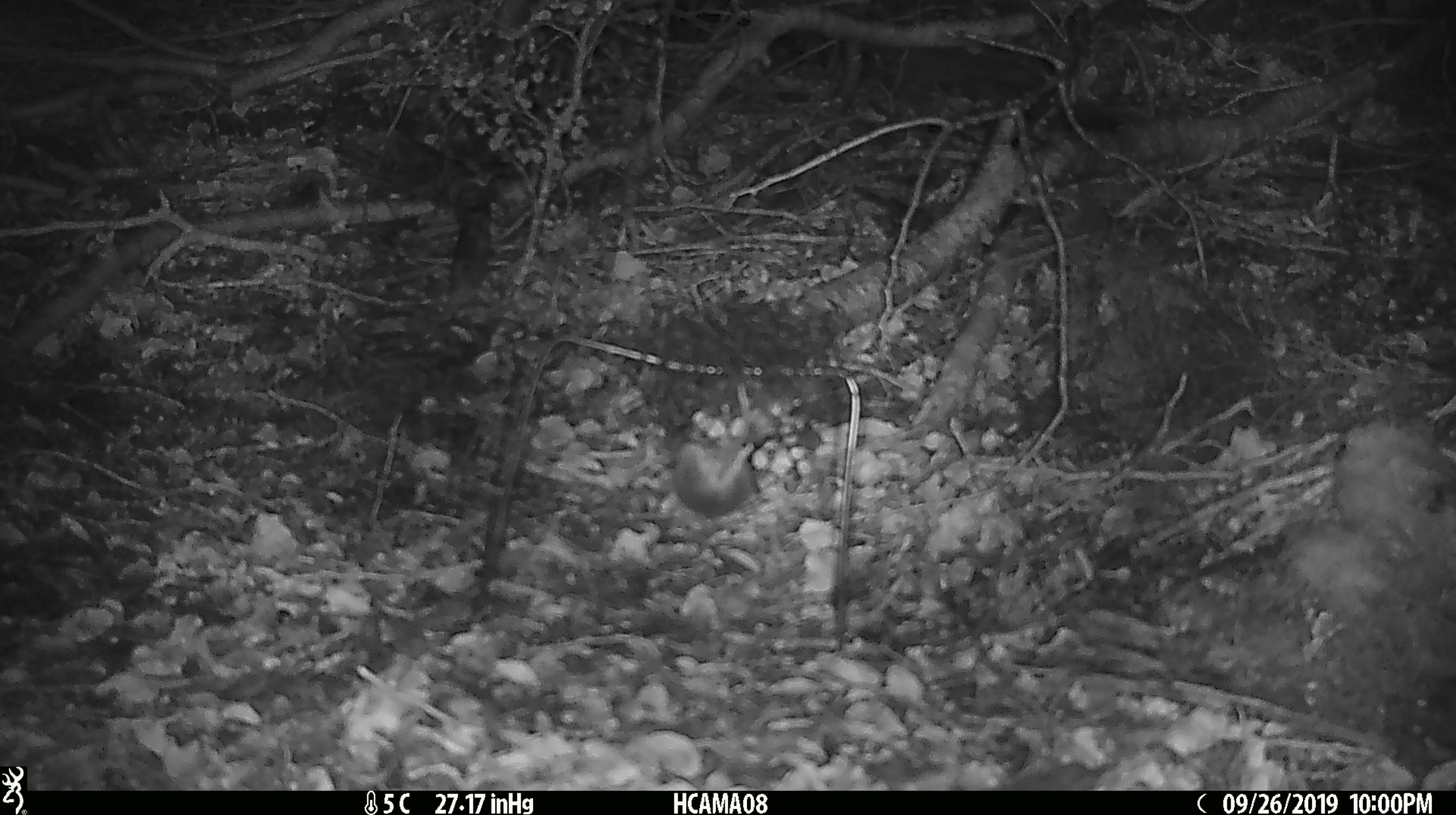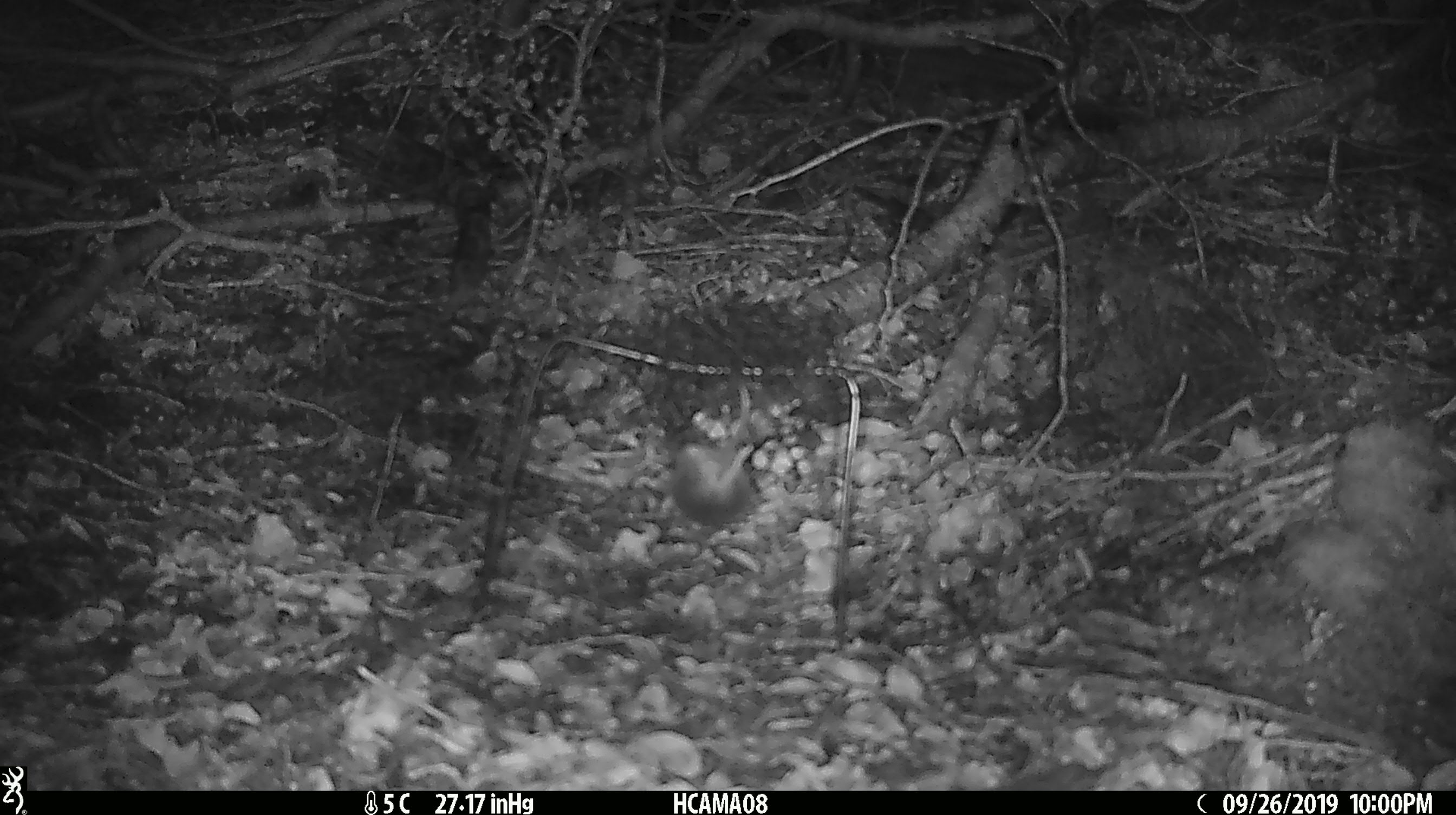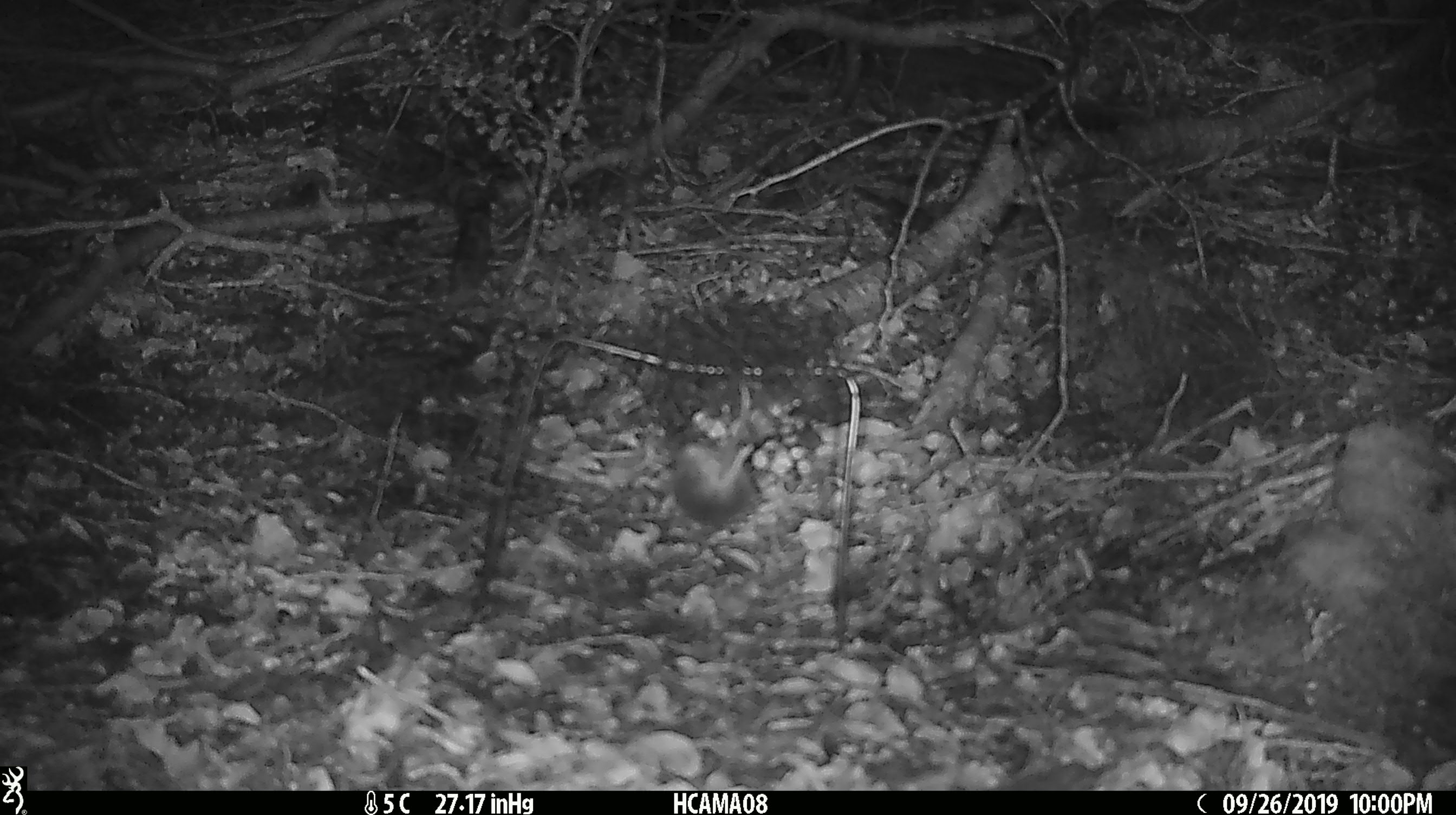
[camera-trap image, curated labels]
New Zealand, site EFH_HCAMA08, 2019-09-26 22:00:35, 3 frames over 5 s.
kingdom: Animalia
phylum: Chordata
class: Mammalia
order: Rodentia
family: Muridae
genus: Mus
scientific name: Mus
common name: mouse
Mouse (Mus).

■ ■ ■

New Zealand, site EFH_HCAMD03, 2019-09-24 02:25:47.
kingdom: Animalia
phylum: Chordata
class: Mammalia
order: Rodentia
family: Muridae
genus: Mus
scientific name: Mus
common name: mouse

■ ■ ■

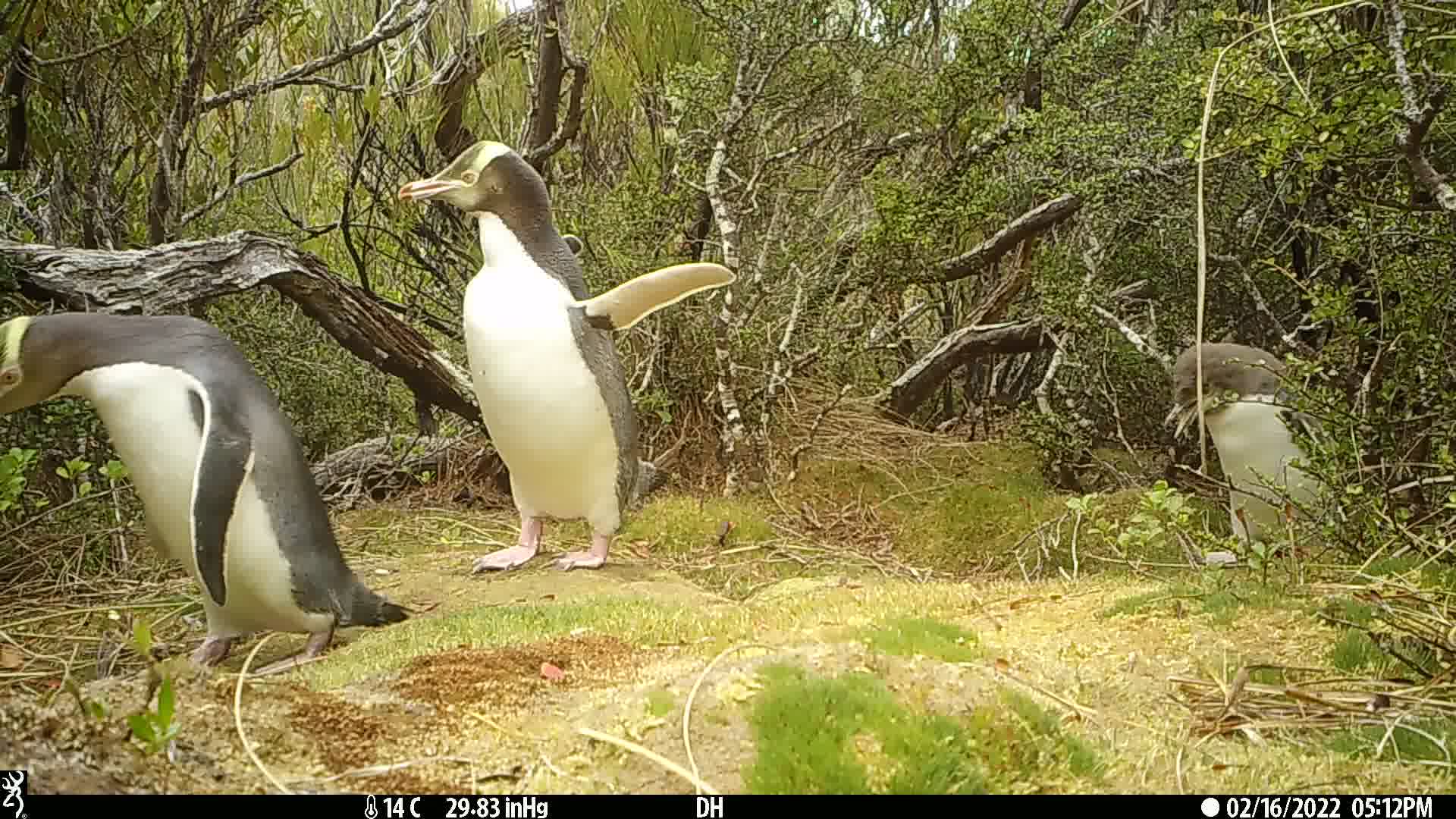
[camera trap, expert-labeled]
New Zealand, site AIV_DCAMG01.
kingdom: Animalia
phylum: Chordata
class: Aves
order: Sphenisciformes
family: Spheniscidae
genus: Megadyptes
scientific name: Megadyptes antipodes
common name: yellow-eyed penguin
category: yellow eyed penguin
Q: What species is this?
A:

■ ■ ■

→ What this task involves
Within the material, find all lines that hold the word "trap" and show them.

→ Answer to the exercise
[camera-trap image, curated labels]
[camera trap, expert-labeled]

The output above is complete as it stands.